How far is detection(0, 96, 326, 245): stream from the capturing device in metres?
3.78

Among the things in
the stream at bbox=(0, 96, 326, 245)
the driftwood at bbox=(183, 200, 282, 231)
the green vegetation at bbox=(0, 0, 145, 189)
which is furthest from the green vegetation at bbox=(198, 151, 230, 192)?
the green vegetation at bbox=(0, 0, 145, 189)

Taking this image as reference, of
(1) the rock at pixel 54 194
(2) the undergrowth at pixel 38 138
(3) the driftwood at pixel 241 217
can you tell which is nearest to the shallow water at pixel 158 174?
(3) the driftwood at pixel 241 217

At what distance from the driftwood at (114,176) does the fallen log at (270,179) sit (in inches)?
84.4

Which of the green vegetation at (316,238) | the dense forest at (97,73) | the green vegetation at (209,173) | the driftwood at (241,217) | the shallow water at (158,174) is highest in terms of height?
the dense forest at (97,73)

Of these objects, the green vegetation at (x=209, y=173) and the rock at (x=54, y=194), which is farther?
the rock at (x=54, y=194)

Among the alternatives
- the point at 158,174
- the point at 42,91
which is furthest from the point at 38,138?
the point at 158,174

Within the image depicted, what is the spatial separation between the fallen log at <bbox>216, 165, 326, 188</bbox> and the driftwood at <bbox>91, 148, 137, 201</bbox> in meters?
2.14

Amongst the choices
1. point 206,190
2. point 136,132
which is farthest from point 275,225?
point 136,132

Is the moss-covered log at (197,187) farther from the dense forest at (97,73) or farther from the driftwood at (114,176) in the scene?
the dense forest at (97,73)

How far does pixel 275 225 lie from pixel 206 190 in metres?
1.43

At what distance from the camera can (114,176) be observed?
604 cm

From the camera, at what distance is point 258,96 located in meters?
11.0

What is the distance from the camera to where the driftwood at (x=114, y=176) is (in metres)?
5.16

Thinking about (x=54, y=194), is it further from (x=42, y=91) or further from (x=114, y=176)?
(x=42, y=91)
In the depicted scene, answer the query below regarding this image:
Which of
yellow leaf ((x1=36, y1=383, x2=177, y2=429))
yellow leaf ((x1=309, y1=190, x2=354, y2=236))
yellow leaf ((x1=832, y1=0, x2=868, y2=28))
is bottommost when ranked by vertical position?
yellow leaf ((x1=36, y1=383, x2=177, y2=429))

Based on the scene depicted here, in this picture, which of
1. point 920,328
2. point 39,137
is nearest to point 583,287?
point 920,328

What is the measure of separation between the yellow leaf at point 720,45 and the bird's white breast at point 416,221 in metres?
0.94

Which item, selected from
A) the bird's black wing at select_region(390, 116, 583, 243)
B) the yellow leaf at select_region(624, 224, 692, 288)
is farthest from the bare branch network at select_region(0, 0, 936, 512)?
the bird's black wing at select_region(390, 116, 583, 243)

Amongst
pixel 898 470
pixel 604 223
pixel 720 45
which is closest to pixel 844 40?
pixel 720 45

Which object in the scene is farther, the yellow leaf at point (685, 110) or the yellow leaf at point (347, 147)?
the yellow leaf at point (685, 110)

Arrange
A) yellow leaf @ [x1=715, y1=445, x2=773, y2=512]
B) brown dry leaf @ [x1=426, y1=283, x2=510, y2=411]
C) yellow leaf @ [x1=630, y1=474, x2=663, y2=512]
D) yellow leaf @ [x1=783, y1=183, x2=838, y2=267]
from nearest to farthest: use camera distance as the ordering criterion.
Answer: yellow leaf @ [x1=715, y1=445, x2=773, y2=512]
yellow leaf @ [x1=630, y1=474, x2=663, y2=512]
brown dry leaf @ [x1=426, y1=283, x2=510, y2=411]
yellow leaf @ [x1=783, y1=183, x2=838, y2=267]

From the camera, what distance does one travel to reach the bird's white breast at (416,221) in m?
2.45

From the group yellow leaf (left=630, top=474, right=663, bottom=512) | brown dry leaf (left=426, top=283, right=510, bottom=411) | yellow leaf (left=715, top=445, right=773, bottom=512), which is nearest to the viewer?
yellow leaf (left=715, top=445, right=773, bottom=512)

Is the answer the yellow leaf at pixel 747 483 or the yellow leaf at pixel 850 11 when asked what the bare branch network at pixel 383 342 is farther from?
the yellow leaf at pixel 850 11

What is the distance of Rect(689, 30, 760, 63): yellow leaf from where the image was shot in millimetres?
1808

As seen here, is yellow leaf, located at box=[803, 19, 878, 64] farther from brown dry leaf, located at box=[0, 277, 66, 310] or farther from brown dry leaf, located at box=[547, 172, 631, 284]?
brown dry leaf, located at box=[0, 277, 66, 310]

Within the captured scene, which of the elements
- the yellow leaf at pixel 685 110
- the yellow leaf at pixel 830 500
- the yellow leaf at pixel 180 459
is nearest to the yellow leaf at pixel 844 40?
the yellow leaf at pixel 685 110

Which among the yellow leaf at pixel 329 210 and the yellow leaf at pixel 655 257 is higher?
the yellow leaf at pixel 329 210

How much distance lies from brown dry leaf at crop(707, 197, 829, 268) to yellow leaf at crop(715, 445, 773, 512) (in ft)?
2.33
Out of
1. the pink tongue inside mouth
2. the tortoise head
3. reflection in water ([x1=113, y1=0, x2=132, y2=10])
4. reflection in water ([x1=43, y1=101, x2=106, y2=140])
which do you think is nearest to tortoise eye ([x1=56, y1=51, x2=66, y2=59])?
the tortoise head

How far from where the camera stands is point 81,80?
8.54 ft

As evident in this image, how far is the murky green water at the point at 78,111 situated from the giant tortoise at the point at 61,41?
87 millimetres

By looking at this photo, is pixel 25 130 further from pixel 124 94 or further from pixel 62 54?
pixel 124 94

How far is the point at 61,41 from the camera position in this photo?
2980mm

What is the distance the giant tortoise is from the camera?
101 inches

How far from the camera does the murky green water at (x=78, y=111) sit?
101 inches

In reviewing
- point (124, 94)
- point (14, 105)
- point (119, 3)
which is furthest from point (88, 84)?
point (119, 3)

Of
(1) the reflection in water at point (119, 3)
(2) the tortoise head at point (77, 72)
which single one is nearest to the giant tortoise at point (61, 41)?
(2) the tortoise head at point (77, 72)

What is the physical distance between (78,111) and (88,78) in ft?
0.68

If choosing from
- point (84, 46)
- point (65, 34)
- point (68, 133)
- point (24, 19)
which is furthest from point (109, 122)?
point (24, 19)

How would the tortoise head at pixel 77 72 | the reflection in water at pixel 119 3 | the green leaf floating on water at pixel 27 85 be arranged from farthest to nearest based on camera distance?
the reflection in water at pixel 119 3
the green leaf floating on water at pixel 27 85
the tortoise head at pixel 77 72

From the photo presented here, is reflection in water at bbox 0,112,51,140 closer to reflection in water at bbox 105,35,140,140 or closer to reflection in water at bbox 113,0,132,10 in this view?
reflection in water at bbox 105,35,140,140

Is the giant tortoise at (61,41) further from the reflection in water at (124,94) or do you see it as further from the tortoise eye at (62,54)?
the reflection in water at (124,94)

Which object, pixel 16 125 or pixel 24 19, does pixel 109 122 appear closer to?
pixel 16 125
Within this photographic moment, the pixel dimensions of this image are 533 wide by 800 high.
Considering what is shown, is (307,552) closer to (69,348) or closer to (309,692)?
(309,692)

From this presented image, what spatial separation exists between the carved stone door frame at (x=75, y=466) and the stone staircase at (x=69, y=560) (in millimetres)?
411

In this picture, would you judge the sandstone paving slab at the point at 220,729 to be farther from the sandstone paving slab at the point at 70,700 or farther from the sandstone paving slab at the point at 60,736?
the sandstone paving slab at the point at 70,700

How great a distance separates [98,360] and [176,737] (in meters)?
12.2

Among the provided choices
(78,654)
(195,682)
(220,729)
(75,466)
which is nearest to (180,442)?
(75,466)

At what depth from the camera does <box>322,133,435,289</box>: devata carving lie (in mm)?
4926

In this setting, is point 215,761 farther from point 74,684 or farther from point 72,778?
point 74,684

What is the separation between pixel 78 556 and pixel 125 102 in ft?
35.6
--------------------
■ **REQUIREMENT**
Format the lines above as a numbered list, starting with the line that contains "In this picture, would" and running through the last line, with blank lines left out.

■ **SOLUTION BELOW**
1. In this picture, would you judge the sandstone paving slab at the point at 220,729 to be farther from the sandstone paving slab at the point at 70,700 or farther from the sandstone paving slab at the point at 60,736?
2. the sandstone paving slab at the point at 70,700
3. How great a distance separates [98,360] and [176,737] (in meters)?
4. 12.2
5. Among the provided choices
6. (78,654)
7. (195,682)
8. (220,729)
9. (75,466)
10. which is nearest to (180,442)?
11. (75,466)
12. At what depth from the camera does <box>322,133,435,289</box>: devata carving lie (in mm)?
13. 4926
14. In this setting, is point 215,761 farther from point 74,684 or farther from point 72,778?
15. point 74,684
16. What is the separation between pixel 78 556 and pixel 125 102 in ft?
17. 35.6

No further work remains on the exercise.